TEXT SHOWN:
+++
Commit log highlights from this session
d2621cc9e feat(vault-cli): merge_audit_runs.py + Phase 4 findings doc
2d9330da6 fix(vault-cli): isolate gemini CLI scratch files in temp dir
e7a2a27bf feat(ci): staffml-audit-corpus-monthly.yml — recurring corpus audit workflow
3eaac3ca9 feat(vault-cli): summarize_audit.py — Phase 4 finalization helper
1722133fa feat(vault-cli): apply_corrections.py — interactive accept/reject
1b58a9c50 feat(vault-cli): parallel audit_corpus_batched.py with submit-stagger
12032f700 fix(vault-cli): audit_corpus_batched.py reliability fixes from canary
03031dc38 test(vault-cli): smoke tests for audit_corpus_batched batching
69cf6f0a5 feat(vault-cli): audit_corpus_batched.py — full-corpus batched audit
dd71c66ca feat(vault-cli): _judges.py + _batching.py — shared infra
f691d6c14 feat(vault-cli): vault new scaffolds full Pitfall/Rationale/Consequence stubs
7500b9281 docs(vault): AUTHORING.md — single-source authoring reference
e8f0faa83 chore(vault): explicit provenance: imported on 407 published questions
39d567f26 feat(vault-cli): backfill_provenance.py — Phase 1 helper
3f0773706 chore(vault): restore 6 unique-capability scripts as preserved-for-adaptation
56d3ed155 chore(vault): remove 18 deprecated scripts per CORPUS_HARDENING_PLAN.md Phase 0
36f2ef592 docs(vault-cli): CORPUS_HARDENING_PLAN.md — supersedes RELEASE_AUDIT_PLAN.md
Estimated remaining time to ship 1.0.0
Step 1 (Phase 4 backfill): ~2h Gemini (~80 calls today's quota)
Step 2 (Phase 5 review): ~6h human (the big sink)
Step 3 (Phase 6 schema): ~2h
Step 4 (Phase 7 verify): ~30 min
Step 5 (Phase 8 CLI subcommand): ~30 min
Step 6 (Phase 9 release): ~1h
─────────────────────────────────────────────
Total ~12h, mostly Phase 5 review
Spread over 2-3 working days.
+++
SOURCE DATA:

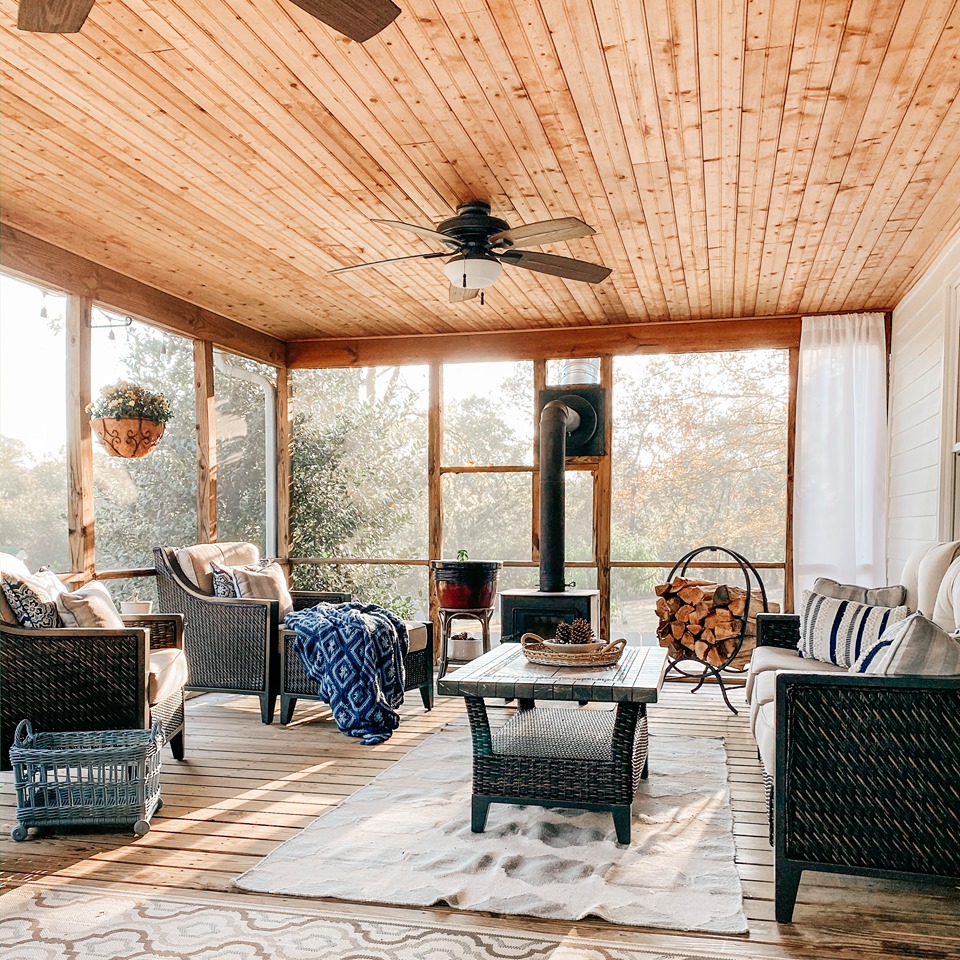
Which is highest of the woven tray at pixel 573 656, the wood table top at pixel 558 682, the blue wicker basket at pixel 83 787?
the woven tray at pixel 573 656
+++
TASK PROMPT:
In the commit log text, how many deprecated scripts were removed?

EXERCISE RESULT:
18 deprecated scripts.